Transcribe nothing but the lines from the one with "Is (401,200) nearer" to the end of the entries, both included, keeping each exact and leaving every picture out.

:: DATA EXTRACT

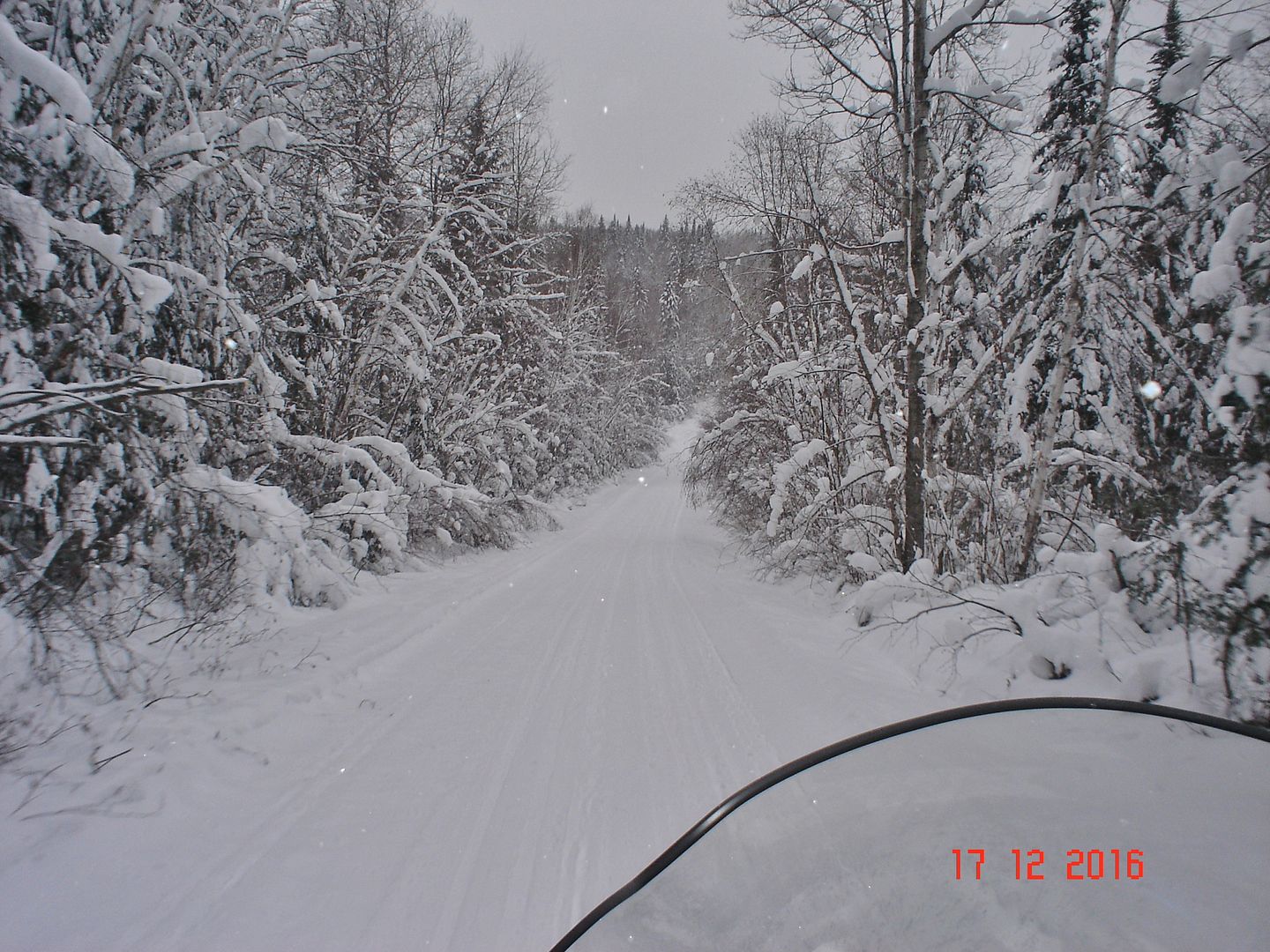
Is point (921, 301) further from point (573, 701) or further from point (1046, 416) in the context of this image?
point (573, 701)

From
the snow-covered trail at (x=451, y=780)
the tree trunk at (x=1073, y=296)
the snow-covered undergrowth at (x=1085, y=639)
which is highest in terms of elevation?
the tree trunk at (x=1073, y=296)

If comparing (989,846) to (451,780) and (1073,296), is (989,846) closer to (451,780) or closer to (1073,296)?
(451,780)

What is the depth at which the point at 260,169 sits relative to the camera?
6270 millimetres

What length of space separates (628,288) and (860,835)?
167ft

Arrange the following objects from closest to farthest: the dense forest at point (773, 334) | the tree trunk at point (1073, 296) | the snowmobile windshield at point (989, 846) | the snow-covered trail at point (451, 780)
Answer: the snowmobile windshield at point (989, 846)
the snow-covered trail at point (451, 780)
the dense forest at point (773, 334)
the tree trunk at point (1073, 296)

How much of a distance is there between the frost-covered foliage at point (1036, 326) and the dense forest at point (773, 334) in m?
0.03

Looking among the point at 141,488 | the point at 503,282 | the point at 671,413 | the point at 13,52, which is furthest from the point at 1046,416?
the point at 671,413

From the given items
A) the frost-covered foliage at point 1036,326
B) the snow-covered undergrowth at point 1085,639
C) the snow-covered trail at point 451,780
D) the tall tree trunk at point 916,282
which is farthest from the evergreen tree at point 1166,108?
the snow-covered trail at point 451,780

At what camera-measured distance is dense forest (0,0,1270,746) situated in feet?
9.51

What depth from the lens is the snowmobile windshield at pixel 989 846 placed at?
80 cm

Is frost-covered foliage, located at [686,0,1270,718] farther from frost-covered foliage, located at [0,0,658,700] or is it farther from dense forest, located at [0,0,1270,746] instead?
frost-covered foliage, located at [0,0,658,700]

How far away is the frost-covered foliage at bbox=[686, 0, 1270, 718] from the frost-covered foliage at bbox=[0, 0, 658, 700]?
492 centimetres
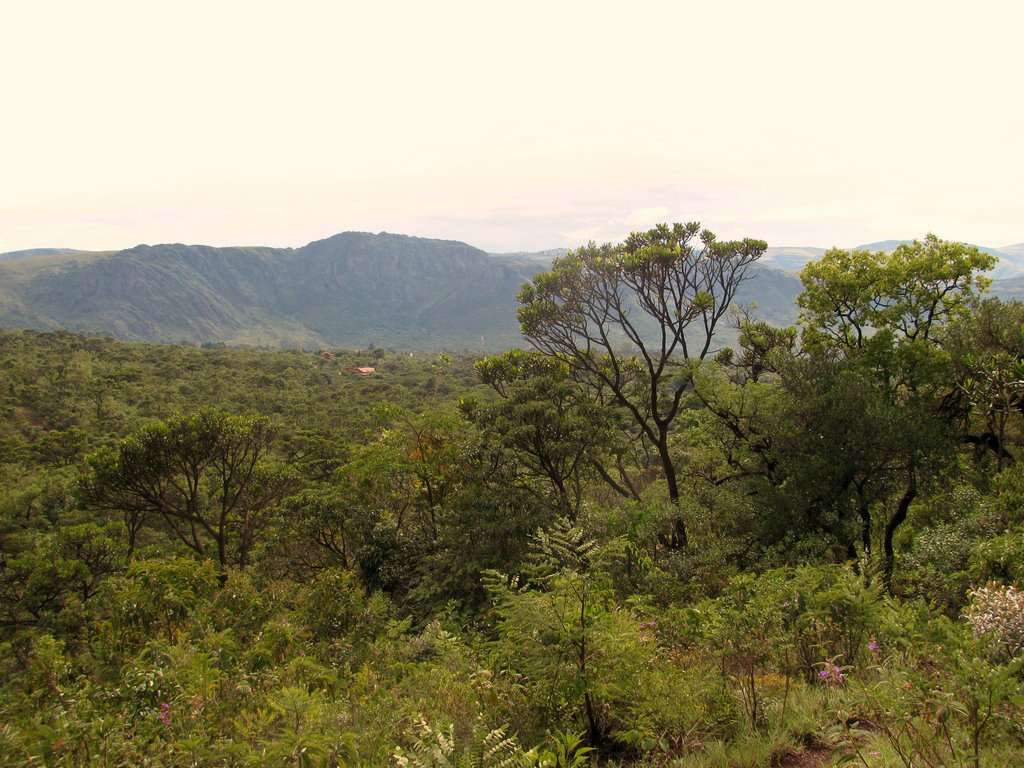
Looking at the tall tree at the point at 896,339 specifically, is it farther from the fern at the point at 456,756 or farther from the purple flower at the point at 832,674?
the fern at the point at 456,756

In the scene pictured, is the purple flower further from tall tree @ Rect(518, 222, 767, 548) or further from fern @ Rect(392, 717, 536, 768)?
tall tree @ Rect(518, 222, 767, 548)

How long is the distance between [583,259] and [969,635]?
389 inches

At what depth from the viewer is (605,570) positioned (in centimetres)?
902

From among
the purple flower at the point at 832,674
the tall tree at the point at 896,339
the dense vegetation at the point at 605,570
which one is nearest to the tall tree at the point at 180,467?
the dense vegetation at the point at 605,570

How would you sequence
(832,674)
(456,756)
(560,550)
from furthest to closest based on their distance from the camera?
(560,550), (832,674), (456,756)

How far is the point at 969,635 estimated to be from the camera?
3469 mm

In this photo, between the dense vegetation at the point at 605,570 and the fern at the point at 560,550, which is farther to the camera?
the fern at the point at 560,550

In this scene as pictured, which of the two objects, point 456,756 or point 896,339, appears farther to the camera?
point 896,339

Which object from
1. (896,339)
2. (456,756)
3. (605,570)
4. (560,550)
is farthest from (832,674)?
(896,339)

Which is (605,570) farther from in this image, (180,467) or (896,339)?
(180,467)

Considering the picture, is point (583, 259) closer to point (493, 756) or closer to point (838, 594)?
point (838, 594)

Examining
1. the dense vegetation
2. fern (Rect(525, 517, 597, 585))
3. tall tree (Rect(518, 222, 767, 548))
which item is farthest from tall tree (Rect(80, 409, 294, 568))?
fern (Rect(525, 517, 597, 585))

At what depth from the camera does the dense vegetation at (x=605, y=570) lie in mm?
3660

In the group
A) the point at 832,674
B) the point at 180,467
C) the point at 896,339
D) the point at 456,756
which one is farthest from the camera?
the point at 180,467
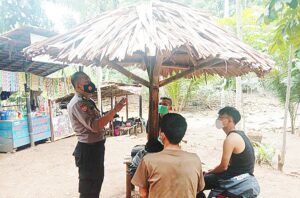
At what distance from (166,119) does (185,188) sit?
0.50 meters

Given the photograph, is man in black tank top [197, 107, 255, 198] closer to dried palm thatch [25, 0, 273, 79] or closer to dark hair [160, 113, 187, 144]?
dried palm thatch [25, 0, 273, 79]

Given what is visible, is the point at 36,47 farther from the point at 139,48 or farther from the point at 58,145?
the point at 58,145

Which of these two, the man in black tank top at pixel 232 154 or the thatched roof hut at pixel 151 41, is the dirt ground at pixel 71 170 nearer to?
the man in black tank top at pixel 232 154

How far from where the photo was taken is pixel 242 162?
2988 millimetres

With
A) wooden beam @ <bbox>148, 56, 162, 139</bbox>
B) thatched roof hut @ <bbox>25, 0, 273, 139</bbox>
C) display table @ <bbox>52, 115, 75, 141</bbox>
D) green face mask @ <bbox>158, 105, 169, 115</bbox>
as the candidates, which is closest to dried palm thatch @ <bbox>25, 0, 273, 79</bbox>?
thatched roof hut @ <bbox>25, 0, 273, 139</bbox>

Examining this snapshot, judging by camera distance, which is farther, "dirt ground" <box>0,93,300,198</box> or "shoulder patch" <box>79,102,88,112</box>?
"dirt ground" <box>0,93,300,198</box>

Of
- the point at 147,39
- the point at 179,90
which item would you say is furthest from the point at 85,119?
the point at 179,90

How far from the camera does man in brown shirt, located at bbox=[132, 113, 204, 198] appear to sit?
197cm

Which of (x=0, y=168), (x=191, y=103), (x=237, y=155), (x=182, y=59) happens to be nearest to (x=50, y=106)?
(x=0, y=168)

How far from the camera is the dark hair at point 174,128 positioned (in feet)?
6.71

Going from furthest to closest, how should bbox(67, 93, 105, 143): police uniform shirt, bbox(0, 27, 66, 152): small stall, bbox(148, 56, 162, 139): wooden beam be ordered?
bbox(0, 27, 66, 152): small stall, bbox(148, 56, 162, 139): wooden beam, bbox(67, 93, 105, 143): police uniform shirt

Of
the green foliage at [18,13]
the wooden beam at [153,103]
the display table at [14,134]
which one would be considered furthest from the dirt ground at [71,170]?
the green foliage at [18,13]

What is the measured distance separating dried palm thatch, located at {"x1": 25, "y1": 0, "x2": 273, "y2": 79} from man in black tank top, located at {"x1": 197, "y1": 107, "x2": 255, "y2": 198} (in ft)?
2.09

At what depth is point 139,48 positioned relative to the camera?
7.25ft
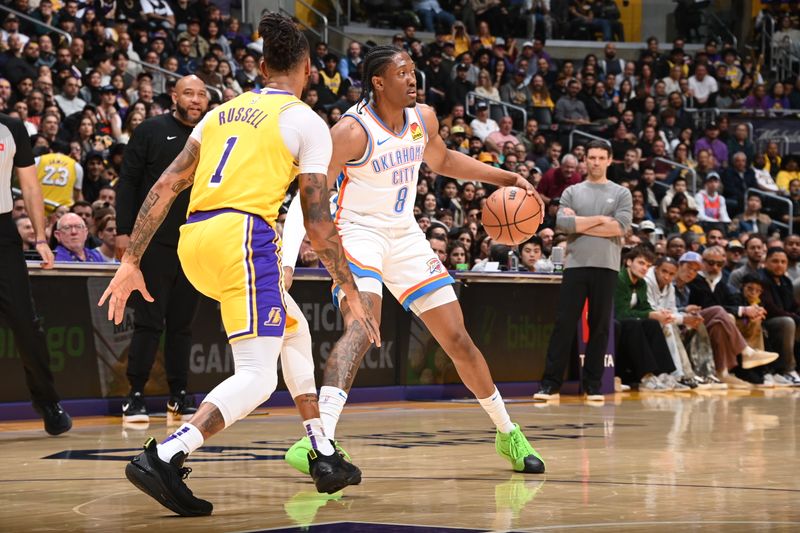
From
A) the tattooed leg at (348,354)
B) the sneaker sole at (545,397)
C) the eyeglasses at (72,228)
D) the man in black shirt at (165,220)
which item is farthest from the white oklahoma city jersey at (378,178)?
the sneaker sole at (545,397)

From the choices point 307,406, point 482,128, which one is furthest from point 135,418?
point 482,128

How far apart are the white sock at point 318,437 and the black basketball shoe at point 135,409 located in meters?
3.51

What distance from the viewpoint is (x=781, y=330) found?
47.2 ft

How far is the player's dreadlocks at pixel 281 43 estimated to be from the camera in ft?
16.0

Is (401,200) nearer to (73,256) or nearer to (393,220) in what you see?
(393,220)

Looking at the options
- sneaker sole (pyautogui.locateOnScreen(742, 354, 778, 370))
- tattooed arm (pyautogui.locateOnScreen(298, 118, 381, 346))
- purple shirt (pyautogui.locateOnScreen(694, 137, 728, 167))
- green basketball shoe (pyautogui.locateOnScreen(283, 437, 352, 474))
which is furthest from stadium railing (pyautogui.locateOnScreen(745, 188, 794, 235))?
tattooed arm (pyautogui.locateOnScreen(298, 118, 381, 346))

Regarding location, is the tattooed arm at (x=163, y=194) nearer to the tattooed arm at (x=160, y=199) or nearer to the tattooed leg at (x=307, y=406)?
the tattooed arm at (x=160, y=199)

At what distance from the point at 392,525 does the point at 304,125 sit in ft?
5.18

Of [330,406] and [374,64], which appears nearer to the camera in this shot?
[330,406]

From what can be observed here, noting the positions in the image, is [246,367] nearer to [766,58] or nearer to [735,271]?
[735,271]

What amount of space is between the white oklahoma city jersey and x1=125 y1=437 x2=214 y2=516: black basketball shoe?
2.04m

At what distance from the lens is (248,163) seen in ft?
15.5

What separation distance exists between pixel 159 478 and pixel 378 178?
7.35ft

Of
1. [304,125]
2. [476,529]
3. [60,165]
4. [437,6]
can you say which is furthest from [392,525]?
[437,6]
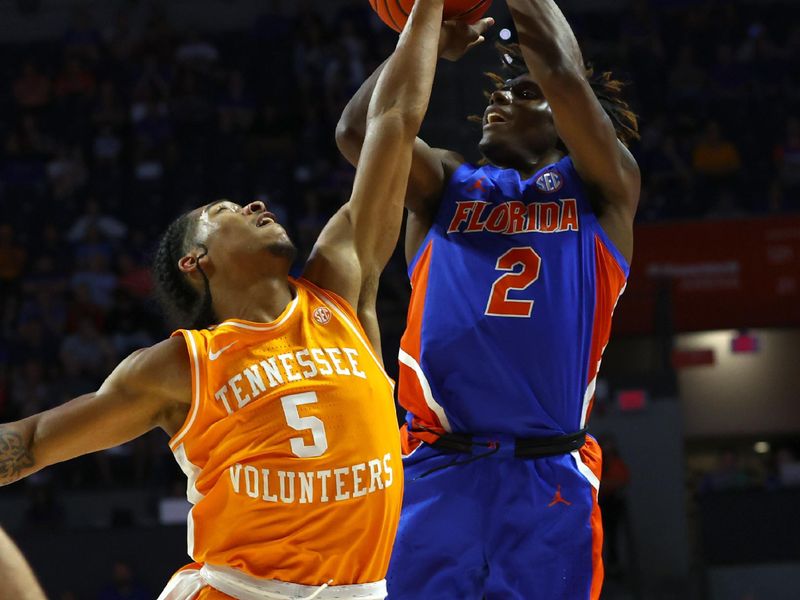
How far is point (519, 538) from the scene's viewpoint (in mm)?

::::

FULL RESPONSE
Is (401,200) nearer to (73,256) or nearer to (393,220) in what you see?
(393,220)

Looking at the options
- sneaker sole (pyautogui.locateOnScreen(742, 354, 778, 370))
- tattooed arm (pyautogui.locateOnScreen(298, 118, 381, 346))
- purple shirt (pyautogui.locateOnScreen(694, 137, 728, 167))
- green basketball shoe (pyautogui.locateOnScreen(283, 437, 352, 474))
which is furthest from stadium railing (pyautogui.locateOnScreen(745, 188, 794, 235))?
tattooed arm (pyautogui.locateOnScreen(298, 118, 381, 346))

Regarding location, is the tattooed arm at (x=163, y=194) nearer to the tattooed arm at (x=160, y=199) or nearer to the tattooed leg at (x=307, y=406)?
the tattooed arm at (x=160, y=199)

At what distance from the point at 392,525 does the point at 304,125 sit in ft?
5.18

Of [330,406] and [374,64], which appears nearer to the camera in this shot?
[330,406]

From what can be observed here, noting the positions in the image, is [246,367] nearer to [766,58] or nearer to [735,271]?
[735,271]

What amount of space is between the white oklahoma city jersey and x1=125 y1=437 x2=214 y2=516: black basketball shoe?
2.04m

At what distance from the lens is (248,163) seen in ft?
15.5

What separation distance exists between pixel 159 478 and pixel 378 178?
7.35ft

Of
1. [304,125]
2. [476,529]
3. [60,165]
4. [437,6]
can you say which is furthest from [392,525]?
[437,6]
How far is point (519, 538) from the scene's viewpoint (in mm)?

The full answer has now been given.